When the trigger is moved in a counter-clockwise (viewing FIG. 1) direction 
by pressure on pressure plate 98, the knife member is pivoted by link 52 
in a clockwise direction to move knife 72 through an opening in carriage 
42 into engagement with rod 54. Further pressure on the trigger causes 
carriage 42 to move towards melt body 16 (toward the left, viewing FIG. 
1), engagement of knife 72 with rod 54 causing the rod to be gripped 
between knife 72 and carriage 42 and moved with the carriage towards the 
melt chamber. (The feeding means is shown in an intermediate position in 
FIG. 1.) Continued pressure on pressure plate 98 will rotate trigger 50 in 
a counter-clockwise direction to a maximum extent governed by contact of 
pressure plate 98 with body parts 10 and 12. With the trigger in this 
position, part 110 of the carriage 42 is adjacent the inlet end of inlet 
sleeve 22. In this most extreme, forward position of feeding means 14, 
knife member 48 is likewise at an orientation in which pins 60 are unable 
to escape from bearing openings 66 and link 52 is retained in the channel 
between parts 86 and 88. 
When trigger 50 is released, spring 56 urges knife member 48 in a 
counter-clockwise direction (viewing FIG. 1) so that knife 72 is moved out 
of contact with rod 54--which is held against movement rearwardly by 
collar 30 and inlet sleeve 32. Carriage 42 slides away from the melt body 
under the pressure of spring 56 to an extent determined by engagement of 
stop member 100 with body parts 10 and 12, the carriage sliding relative 
to rod 54 so that, on subsequent operation of the trigger 50, a fresh 
portion of rod 54 is gripped by knife 72 and part 110 of carriage 42. The 
illustrated hot melt gun completes the melting operation in known manner: 
as rod 54 is urged into the melt chamber by feeding means 14, heat 
supplied to melt body 16 by the heating element melts the material of rod 
54, and the molten material is dispensed through nozzle 18 under pressure 
applied by feeding means 14 to rod 54. Relaxation of pressure on trigger 
50 stops feed of rod 54 into the melt chamber and thus molten material 
ceases to be dispensed through nozzle 18. 

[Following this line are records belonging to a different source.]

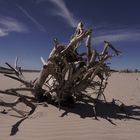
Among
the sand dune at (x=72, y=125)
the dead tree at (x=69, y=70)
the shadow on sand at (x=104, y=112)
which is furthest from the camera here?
the dead tree at (x=69, y=70)

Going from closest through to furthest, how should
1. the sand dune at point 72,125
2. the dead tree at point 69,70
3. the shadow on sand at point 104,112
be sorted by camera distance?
the sand dune at point 72,125
the shadow on sand at point 104,112
the dead tree at point 69,70

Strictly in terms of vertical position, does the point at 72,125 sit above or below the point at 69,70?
below

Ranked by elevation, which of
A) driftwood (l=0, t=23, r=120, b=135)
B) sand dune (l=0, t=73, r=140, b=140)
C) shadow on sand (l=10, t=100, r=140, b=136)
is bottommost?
sand dune (l=0, t=73, r=140, b=140)

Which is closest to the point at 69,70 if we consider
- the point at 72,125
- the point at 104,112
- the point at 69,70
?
the point at 69,70

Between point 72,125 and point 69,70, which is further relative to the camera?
point 69,70

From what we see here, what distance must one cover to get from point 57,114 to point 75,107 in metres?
0.86

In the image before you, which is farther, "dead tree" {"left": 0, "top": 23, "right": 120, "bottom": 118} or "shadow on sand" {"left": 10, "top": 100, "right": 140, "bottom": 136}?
"dead tree" {"left": 0, "top": 23, "right": 120, "bottom": 118}

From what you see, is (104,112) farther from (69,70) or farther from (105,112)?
(69,70)

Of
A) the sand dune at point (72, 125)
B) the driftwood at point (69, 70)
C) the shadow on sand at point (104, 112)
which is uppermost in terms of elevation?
the driftwood at point (69, 70)

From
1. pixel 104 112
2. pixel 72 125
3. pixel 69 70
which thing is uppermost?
pixel 69 70

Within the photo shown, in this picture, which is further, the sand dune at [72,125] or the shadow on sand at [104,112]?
the shadow on sand at [104,112]

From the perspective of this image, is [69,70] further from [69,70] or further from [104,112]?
[104,112]

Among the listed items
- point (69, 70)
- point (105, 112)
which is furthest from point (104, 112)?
point (69, 70)

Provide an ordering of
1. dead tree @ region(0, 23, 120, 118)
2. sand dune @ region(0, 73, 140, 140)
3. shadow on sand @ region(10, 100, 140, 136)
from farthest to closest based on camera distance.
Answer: dead tree @ region(0, 23, 120, 118), shadow on sand @ region(10, 100, 140, 136), sand dune @ region(0, 73, 140, 140)
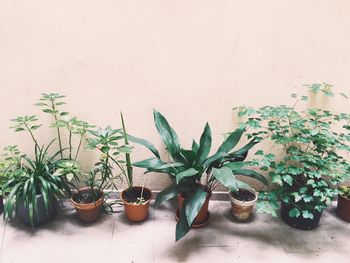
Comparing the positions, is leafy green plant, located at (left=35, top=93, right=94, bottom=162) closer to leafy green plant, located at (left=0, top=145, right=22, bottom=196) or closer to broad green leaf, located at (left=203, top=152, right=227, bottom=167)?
leafy green plant, located at (left=0, top=145, right=22, bottom=196)

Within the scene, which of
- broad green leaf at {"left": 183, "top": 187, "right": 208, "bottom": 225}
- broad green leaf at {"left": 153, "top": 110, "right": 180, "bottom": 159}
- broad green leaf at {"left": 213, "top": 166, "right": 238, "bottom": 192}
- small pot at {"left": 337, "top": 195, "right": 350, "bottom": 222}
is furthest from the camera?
small pot at {"left": 337, "top": 195, "right": 350, "bottom": 222}

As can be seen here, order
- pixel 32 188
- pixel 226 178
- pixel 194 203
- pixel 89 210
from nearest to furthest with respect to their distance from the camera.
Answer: pixel 226 178, pixel 194 203, pixel 32 188, pixel 89 210

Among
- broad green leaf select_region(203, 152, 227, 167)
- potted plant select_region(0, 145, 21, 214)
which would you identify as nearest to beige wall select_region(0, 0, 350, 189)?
potted plant select_region(0, 145, 21, 214)

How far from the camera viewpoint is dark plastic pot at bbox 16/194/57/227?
224 centimetres

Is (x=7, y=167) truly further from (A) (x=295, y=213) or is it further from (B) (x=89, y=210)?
(A) (x=295, y=213)

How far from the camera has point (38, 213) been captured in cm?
227

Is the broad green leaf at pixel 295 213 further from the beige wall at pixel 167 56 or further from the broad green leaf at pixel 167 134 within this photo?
the broad green leaf at pixel 167 134

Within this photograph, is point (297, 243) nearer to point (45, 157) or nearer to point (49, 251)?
point (49, 251)

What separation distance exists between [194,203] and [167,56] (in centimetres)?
105

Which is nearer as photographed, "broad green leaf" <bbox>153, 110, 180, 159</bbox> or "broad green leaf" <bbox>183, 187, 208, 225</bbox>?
"broad green leaf" <bbox>183, 187, 208, 225</bbox>

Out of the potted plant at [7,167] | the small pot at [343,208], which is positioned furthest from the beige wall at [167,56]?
the small pot at [343,208]

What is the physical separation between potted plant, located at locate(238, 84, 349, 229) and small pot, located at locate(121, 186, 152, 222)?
2.73ft

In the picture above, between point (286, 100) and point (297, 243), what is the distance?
40.9 inches

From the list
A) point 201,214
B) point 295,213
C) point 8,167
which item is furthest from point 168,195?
point 8,167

The illustrated hot melt gun is, as has been described, simple and quick to 
assemble and cannot be disassembled without breaking body parts 10 and 12, 
thus preventing unauthorized access to the inside of the gun, which could 
prove dangerous. Novel feeding means 14 is especially advantageous in that 
it consists of few moving parts and is extremely simple to assemble 
rapidly. Furthermore, body parts 10 and 12, preferably cooperate to retain 
feeding means 14 in its assembled condition so that because of the 
ingenious construction of the feeding means, there is no possibility of 
feeding means 14 becoming disassembled inside the gun body, a problem 
which has sometimes arisen in previously known designs of trigger-operated 
hot melt guns. 
The hot melt gun shown in FIGS. 1-4 and described above is intended as a 
non-limiting, illustrative example of the novel hot melt guns of the 
invention; other embodiments are possible within the scope of the 
invention. Hot melt guns according to the invention may be adapted for use 
in the melting and application of various hot melt materials commercially 
available in the form of solid rods, such as glues and sealants.